A Guide to Buying Healthy Bread
You can make bread at home with just four ingredients:
flour
water
yeast
salt
With the right equipment and experience, the result is exquisite. But only for a day or two, until the bread goes stale. By day four, it starts to grow mold.
That's why a majority of people purchase their bread at the supermarket. In order to stay soft and fresh for a week or more, packaged breads need the help of some additives. Some are OK, while others are not. We'll discuss them in a bit.
Besides the additives, the nutrition grade of a bread depends largely on the type of flour used. Three tips:
Make sure the first ingredient is whole grain (100% whole wheat).
The bread should be made with 100% whole grains.
The fiber count should be 2 or more grams per ounce sometimes that's 2 grams per one slice, but not always. Check the serving size.
Bread manufacturers often confuse shopper with tricky terms for the flour used:
Enriched flour - This is NOT whole wheat flour. This is refined flour that is enriched because it was stripped of its nutrients when the whole grain was processed into refined flour. Here's what is added (as mandated by the government) - Vitamin B1 (thiamin), Vitamin B2 (riboflavin), Vitamin B3 (niacin), folic acid, and iron.
Multi-grain - Does not mean whole grain. It simply means that several types of grains have been used. For example, wheat and rye instead of just wheat.
Organic - indicates how the wheat was grown, not if it was stripped of its nutrients. You can definitely have refined organic wheat.
Unbleached / Bleached - indicates if the flour has been subjected to a whitening process or not. Bleached flour goes through more processing and chemicals, so you should prefer non-bleached flour. Whole grain breads are not bleached.
Unbromated / unbrominated - In the past, many bakeries used potassium bromate as a dough conditioner to improve the rising of the dough and the texture of the bread. Unfortunately, it is a carcinogen. It is not often used these days, and if it is, should appear on the ingredient list, regardless of its use as an adjective describing the flour.
Now to the additives. Try to avoid bread that uses one of these:
Potassium bromate - used as a dough conditioner. (Reminder: dough conditioners (1) shorten dough rising times (2) increase shelf life, and (3) make the dough easier for their machinery to process). Potassium bromate is harmful in its raw form, but disappears during the baking process. Unless some of it doesn't. Europe, Canada, and many other countries have banned the use of this additive.
Azodicarbonamide - another dough conditioner. It also bleaches the flour (makes it whiter). It's considered safe in the US at up to 45 parts per million, but is banned from use in Europe because studies showed it could cause asthma or allergic reactions.
DATEM - an acronym for Diacetyl Tartaric Acid Esters of Monoglycerides. Another dough conditioner used to improve volume and uniformity. It is considered safe by the FDA, but a 2002 study on rats showed "heart muscle fibrosis and adrenal overgrowth".
Partially hydrogenated oils - yes, the evil trans-fats lurk in the bread aisle too. Make sure they don't make the jump to your shopping cart.
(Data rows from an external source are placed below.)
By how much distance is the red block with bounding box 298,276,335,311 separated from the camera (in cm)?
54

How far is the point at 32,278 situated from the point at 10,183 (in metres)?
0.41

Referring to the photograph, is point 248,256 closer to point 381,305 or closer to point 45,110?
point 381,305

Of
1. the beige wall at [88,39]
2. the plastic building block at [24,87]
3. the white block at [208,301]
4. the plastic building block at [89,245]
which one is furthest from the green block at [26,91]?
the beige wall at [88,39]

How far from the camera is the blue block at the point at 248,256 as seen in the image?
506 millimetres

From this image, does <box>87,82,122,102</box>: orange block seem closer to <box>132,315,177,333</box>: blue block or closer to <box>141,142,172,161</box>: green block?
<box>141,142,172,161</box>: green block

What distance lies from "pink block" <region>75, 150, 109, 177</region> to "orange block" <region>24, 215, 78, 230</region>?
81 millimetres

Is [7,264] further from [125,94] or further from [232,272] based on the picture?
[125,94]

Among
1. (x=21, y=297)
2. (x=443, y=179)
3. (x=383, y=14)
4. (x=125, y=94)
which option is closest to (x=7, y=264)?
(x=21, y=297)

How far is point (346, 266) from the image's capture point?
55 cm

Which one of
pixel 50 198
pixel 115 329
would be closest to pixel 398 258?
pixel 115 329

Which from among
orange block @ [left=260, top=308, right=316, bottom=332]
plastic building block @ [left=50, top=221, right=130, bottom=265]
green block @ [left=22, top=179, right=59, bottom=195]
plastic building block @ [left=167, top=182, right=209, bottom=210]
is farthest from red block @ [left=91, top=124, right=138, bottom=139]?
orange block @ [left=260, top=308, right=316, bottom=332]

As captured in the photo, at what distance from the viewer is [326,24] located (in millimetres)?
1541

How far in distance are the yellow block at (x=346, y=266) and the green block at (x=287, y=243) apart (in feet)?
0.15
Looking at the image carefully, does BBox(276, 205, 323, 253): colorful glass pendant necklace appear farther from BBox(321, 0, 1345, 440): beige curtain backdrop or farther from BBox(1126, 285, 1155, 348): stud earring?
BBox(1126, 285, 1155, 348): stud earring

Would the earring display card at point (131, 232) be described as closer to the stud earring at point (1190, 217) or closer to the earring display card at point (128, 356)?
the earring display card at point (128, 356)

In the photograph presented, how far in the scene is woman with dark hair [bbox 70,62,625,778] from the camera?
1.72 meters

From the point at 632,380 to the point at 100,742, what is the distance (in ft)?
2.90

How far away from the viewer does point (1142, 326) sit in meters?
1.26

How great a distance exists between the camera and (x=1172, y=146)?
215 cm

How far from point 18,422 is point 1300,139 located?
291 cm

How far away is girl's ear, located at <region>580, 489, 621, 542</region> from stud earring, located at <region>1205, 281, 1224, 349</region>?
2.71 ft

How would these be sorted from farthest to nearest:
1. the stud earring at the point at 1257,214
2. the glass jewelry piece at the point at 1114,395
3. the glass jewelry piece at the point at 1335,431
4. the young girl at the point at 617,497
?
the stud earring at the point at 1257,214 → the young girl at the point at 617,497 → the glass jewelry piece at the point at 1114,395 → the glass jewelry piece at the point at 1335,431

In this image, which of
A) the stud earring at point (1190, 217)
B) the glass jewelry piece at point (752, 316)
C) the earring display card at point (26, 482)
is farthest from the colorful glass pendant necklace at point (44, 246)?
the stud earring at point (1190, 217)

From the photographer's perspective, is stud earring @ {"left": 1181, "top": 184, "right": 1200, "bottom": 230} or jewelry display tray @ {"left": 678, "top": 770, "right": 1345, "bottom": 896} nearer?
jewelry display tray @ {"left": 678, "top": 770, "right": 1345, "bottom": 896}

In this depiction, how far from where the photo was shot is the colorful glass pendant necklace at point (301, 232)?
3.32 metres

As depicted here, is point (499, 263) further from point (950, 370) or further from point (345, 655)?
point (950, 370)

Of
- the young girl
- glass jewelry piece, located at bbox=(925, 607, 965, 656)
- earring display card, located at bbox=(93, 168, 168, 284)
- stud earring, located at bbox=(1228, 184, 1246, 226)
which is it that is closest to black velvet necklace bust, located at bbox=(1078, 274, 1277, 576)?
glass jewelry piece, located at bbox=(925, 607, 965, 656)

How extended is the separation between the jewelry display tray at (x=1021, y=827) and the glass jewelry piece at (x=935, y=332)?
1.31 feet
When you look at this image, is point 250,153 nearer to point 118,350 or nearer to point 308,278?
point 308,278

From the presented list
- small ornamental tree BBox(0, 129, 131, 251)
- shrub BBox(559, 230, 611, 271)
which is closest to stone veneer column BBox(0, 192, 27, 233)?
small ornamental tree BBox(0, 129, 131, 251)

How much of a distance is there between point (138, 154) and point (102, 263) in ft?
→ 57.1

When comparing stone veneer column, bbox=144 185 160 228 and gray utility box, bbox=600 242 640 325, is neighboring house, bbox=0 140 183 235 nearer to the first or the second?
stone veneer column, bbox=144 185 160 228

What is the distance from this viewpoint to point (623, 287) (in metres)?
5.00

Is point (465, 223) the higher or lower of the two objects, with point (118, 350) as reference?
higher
Mono and di-glycerides, ethoxylated mono and di-glycerides - derived from animal or plant sources, these additives have multiple roles - they are dough conditioners (improve texture, increase volume), emulsifiers, and release agents (make it easier to get the bread out of the baking pan).
Calcium propionate - a preservative that inhibits mold and bacterial growth. Considered safe, but in the early 1990's it was linked to attention deficit disorder in children.
High-fructose corn syrup - many breads employ a sweetener to improve taste as well as help the dough rise. (Yeast love sugar - they ferment it to create carbon dioxide which is what makes the bread rise). HFCS is the cheapest sugar, and that is why manufacturers use it.
Artificial colors - you'd be surprised, but some breads use artificial colors.
sugars / honey / etc...
TEST YOURSELF
For each of the terms below please indicate if it is whole grain or not:
organic unbleached unenriched wheat flour

ground wheat flour
100% stone ground wheat flour
organic heirloom wheat flour
unbromated hard red spring wheat flour
Answer: NONE of the above are whole grains flours.
Last tip for today
Here's another manufacturer trick to look out for. Even if the product package boasts 100% Whole Wheat, you may be getting nutritionally short-changed. You see, manufacturers can add bran and germ to an ingredient list that kicks off with enriched flour. As long as the proportion of endosperm, bran, and germ is equal to what one would find naturally in a whole grain, the package claim "100% Whole Wheat" is technically correct. That's like buying a car that has been taken apart into a thousand pieces and put back together instead of a new car directly from the dealership. Which would you prefer?